Life and my career are in a good spot right now. And someone asked how I’m juggling it all. How I’m doing so much right now. And the real answer is that all the seeds I’ve planted have FINALLY just started to sprout.

I sent my very first query in 2010 for my first novel ever, which will go unread for eternity. While I started querying Heifer in late Jan 2023 and got signed by April 2023, it took 13 years from that first try to get an agent

I posted videos on this channel every week for three years before I made a dime. With algorithm changes, advertiser pullbacks, and now AI interference on the platform, I make the same few hundred dollars a month that I’ve been making for years.

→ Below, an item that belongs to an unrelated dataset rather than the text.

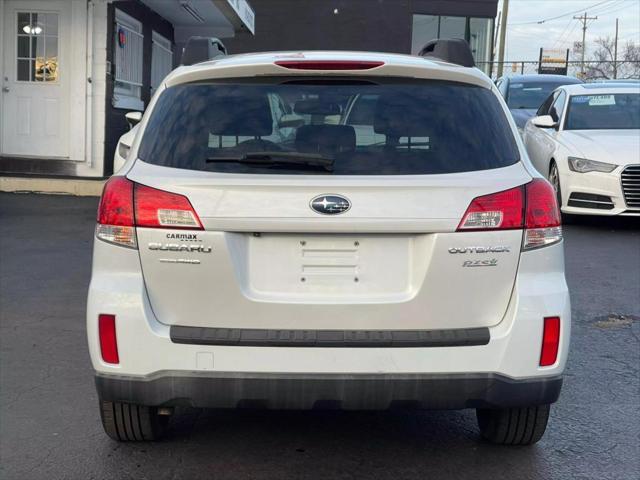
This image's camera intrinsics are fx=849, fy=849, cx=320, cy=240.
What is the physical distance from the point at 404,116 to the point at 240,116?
2.28 ft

My short stories, I’ve been writing and working on before my first book was ever self-published. When I’m between projects, I’m still writing and tweaking and meticulously fine-tuning my short fiction. never got responses until I learned how to find more than just the top 3 lit mags in the country. I will have a whole video on it.

Nailbiters, at almost a decade since publication, just peaked at #17 on the Amazon charts for the first time ever in July. Because I ran a sale, but also I’ve reworked the description and log line, I’ve gotten better at updating my comps. When I started, I had no clue how to market this book. And now all the efforts I’ve been putting in for years have finally produced fruit.

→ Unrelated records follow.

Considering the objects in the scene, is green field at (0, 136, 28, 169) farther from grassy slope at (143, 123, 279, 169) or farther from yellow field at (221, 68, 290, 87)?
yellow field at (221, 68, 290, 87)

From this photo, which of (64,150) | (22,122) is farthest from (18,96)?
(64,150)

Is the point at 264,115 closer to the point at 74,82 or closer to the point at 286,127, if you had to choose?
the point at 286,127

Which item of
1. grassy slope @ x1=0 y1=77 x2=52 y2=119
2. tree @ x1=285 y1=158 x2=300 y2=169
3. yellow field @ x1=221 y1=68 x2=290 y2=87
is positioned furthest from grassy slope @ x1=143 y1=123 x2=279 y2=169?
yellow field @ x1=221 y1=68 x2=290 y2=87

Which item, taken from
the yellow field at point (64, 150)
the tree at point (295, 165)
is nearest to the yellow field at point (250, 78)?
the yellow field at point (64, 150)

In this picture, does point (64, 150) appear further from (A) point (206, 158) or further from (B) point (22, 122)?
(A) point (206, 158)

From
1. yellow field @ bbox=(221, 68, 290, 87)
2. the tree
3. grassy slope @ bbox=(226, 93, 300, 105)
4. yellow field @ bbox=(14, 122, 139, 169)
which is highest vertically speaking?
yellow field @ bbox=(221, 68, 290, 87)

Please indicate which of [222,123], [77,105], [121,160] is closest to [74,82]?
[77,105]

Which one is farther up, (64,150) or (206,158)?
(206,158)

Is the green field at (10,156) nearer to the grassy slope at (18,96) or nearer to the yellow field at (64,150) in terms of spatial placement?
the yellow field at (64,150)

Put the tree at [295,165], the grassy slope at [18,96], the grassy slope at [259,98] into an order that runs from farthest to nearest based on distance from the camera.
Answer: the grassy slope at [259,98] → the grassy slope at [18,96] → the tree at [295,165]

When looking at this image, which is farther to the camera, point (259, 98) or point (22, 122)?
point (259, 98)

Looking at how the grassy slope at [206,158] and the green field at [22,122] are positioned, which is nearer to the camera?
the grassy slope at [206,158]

The AYA rebrand, I’ve had these assets for years; they needed an update. I did all that work while I was in deep deep denial that my book on submission would ever get picked up. I channeled all my energy there because I needed a distraction from feeling like I was failing spectacularly with everyone watching.

I’ve spent years shouting into the void and being disappointed it never called back. Turns out it was a decade delayed echo. I’m finally seeing some movement, and utterly daunted by how much more I have to do to make any more progress.

I know the dopamine drip is going to stop. Know there will be bad news eventually or things that just don’t work. Or Instagram is limiting all my stories to only 20 views, so I have to find new and more ways to get updates to people.

So, no big message or learning today. Just sharing this feeling because I know some of you feel it too, and maybe it feels better to not be alone. Or to know that yes, it takes years to get here.